[Short web captions]
________
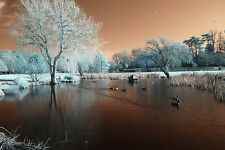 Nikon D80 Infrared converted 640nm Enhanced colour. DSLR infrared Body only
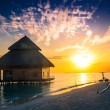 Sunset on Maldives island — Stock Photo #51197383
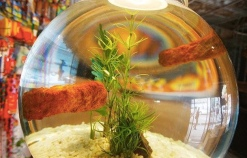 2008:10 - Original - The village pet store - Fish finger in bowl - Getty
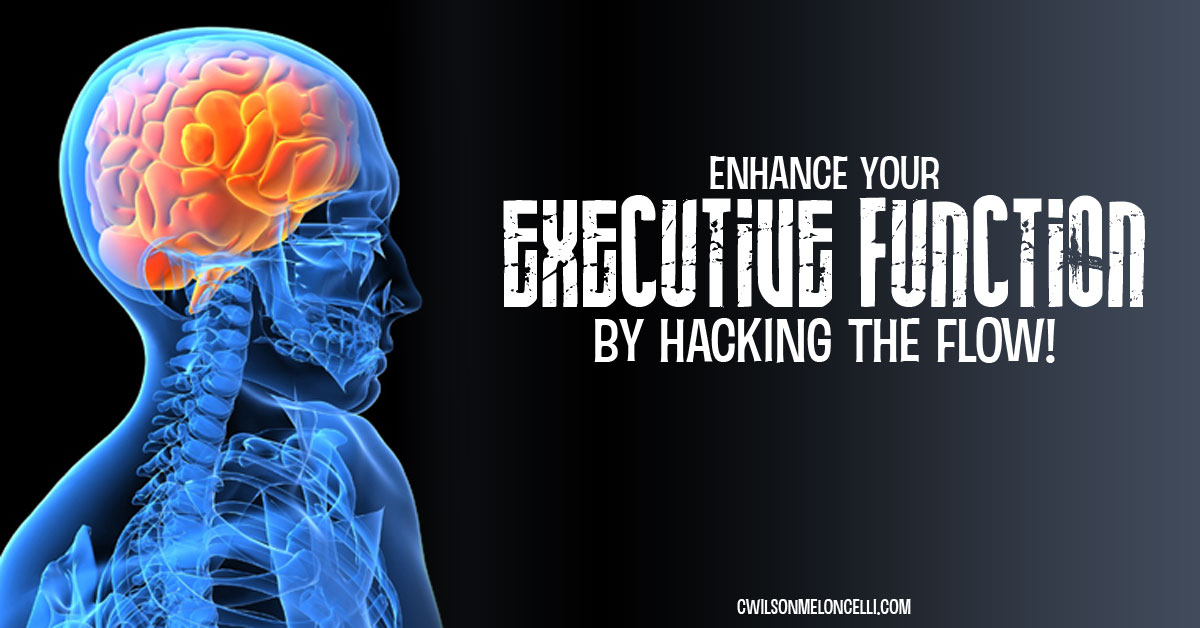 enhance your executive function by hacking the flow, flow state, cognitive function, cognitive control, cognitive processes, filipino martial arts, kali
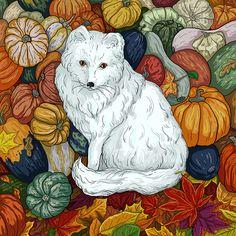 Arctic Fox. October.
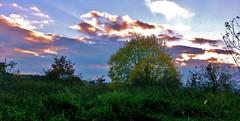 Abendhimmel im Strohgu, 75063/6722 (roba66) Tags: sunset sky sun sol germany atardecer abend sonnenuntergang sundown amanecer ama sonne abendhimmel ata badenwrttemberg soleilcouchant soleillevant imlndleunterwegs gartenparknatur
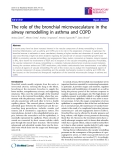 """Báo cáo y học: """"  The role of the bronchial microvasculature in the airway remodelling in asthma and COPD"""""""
________
▶ [Exercise goal] The data above should be repeated in full and exactly, with no pictures carried over.

▶ [Answer space]
 Nikon D80 Infrared converted 640nm Enhanced colour. DSLR infrared Body only
 Sunset on Maldives island — Stock Photo #51197383
 2008:10 - Original - The village pet store - Fish finger in bowl - Getty
 enhance your executive function by hacking the flow, flow state, cognitive function, cognitive control, cognitive processes, filipino martial arts, kali
 Arctic Fox. October.
 Abendhimmel im Strohgu, 75063/6722 (roba66) Tags: sunset sky sun sol germany atardecer abend sonnenuntergang sundown amanecer ama sonne abendhimmel ata badenwrttemberg soleilcouchant soleillevant imlndleunterwegs gartenparknatur
 """Báo cáo y học: """"  The role of the bronchial microvasculature in the airway remodelling in asthma and COPD"""""""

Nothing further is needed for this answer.